----- Provided passage -----

Lace 2.0 #10

trolando · 2022-09-09T18:08:07Z

Lace 2.0 is a redesign of the API, work in progress. The problem to be solved is that in its current (pre-2.0) state, Lace is quite intrusive for a developer as it uses macros to replace normal function definitions. While some amount of intrusion is inevitable, one might say it is excessive in the current form.

Example:

TASK_1(int, fib, int, n) {
    if (n<2) return n;
    SPAWN(fib, n-1);
    int a = CALL(fib, n-2);
    int b = SYNC(fib);
    return a+b;
}

In a package such as Sylvan, this means that large parts of the source code consists of these kind of macros. This is clearly difficult to read at first.

The reason for these macros is that this allows automatic injection of the pointers to the lace worker struct and the task queue head as parameters of Lace tasks. This shaves off a tiny bit of work because in particular the queue head does not need to be stored in memory, except possibly in the program stack. This efficiency is obvious in very fine grained parallelism with tiny tasks, such as fibonacci and n-queens.

An easier API would be this:

TASK_1(int, fib, int, n)

int fib(int n) {
    fib_SPAWN(n-1);
    int a = fib(n-2);
    int b = fib_SYNC();
    return a+b;
}

In this case, the lace worker struct is a thread-local variable, which needs to be obtained each time SPAWN and SYNC are used, and the task queue head is stored inside the worker struct. So this requires a write operation to this worker struct each time SPAWN and SYNC are used, which was avoided before.

-----

#### Activity 1:
In the Lace 2.0 issue, what kind of variable does the lace worker struct become under the easier API?
#### Activity 2:
In the Lace 2.0 issue, rewrite the part from "The reason for" to "fibonacci and n-queens.", substituting "call stack" for "program stack".
You won't need the records.

----- Source material -----

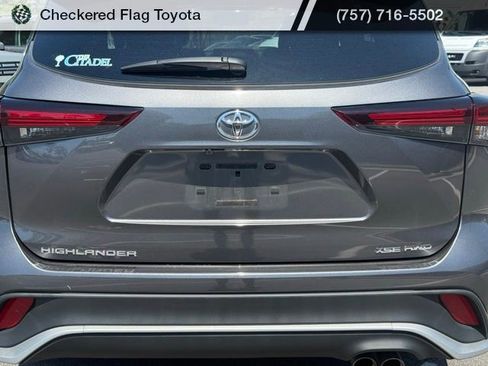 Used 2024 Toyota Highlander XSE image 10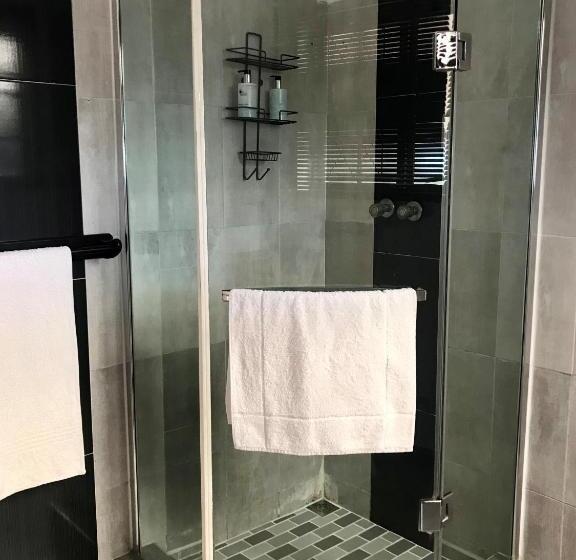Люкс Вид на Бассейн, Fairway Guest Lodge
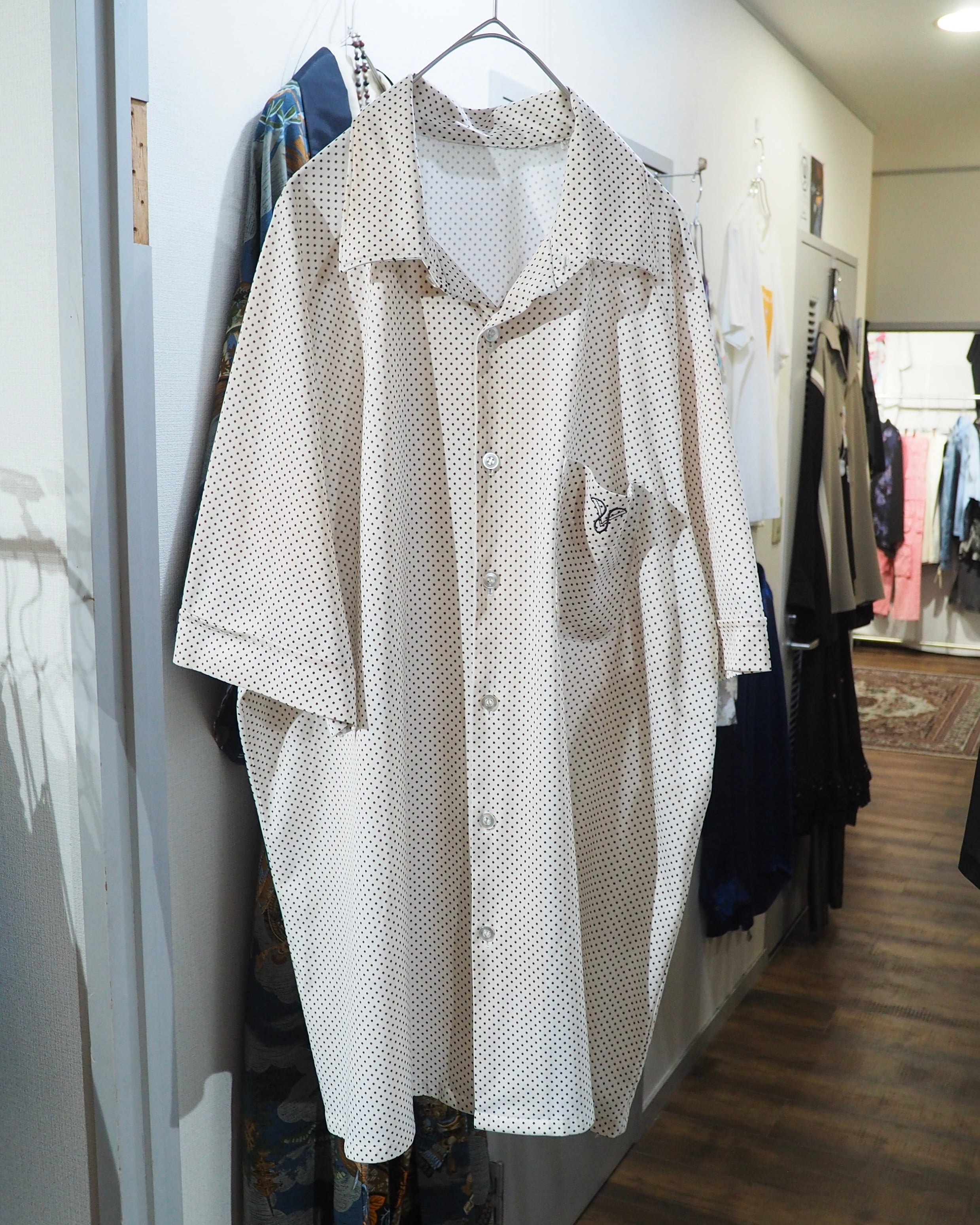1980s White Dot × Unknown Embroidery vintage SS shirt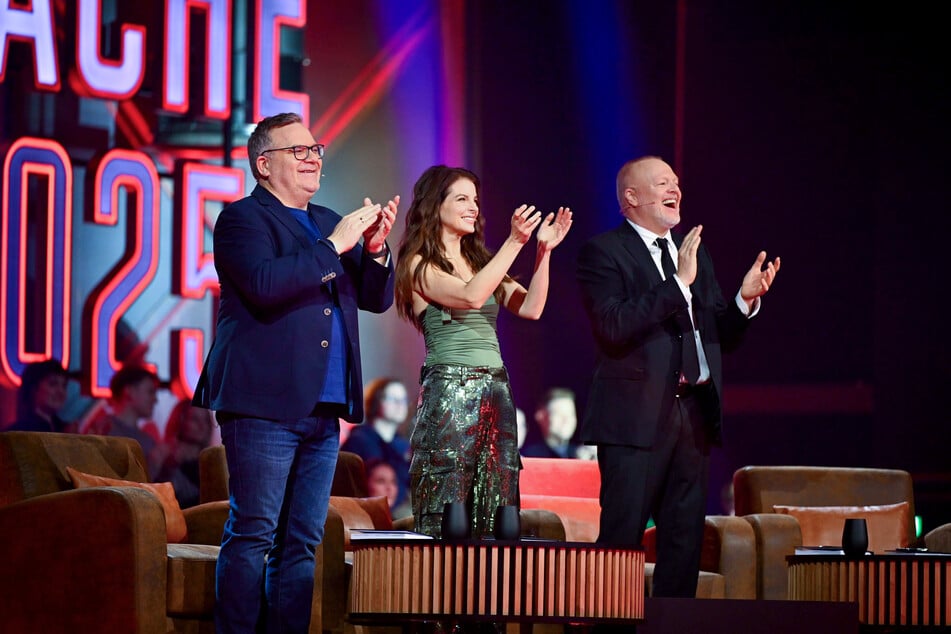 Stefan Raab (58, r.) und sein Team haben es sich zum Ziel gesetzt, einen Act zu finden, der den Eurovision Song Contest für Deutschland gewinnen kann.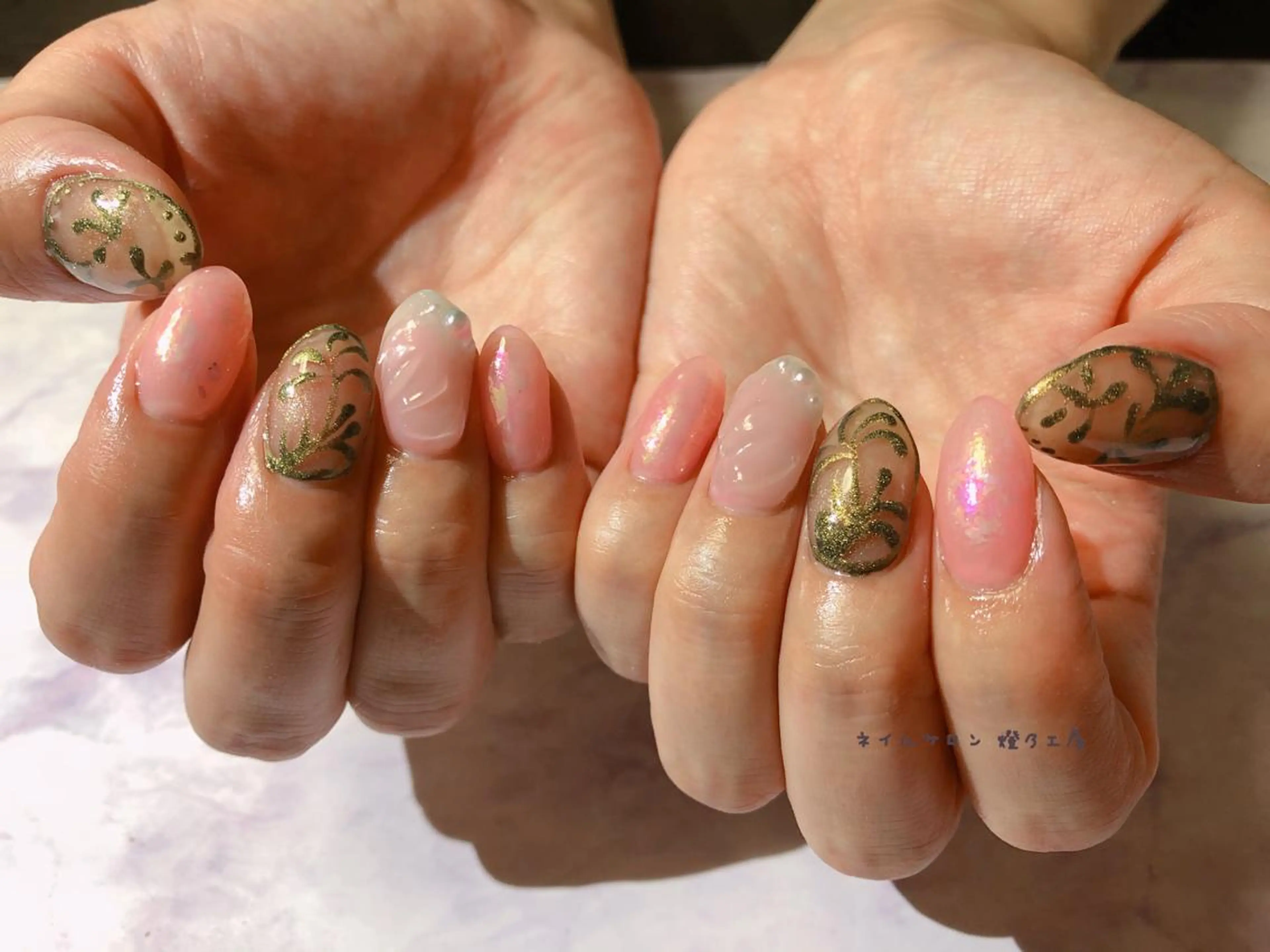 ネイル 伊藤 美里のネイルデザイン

-----

#### Written response 1:
A thread-local variable.

#### Written response 2:
The reason for these macros is that this allows automatic injection of the pointers to the lace worker struct and the task queue head as parameters of Lace tasks. This shaves off a tiny bit of work because in particular the queue head does not need to be stored in memory, except possibly in the call stack. This efficiency is obvious in very fine grained parallelism with tiny tasks, such as fibonacci and n-queens.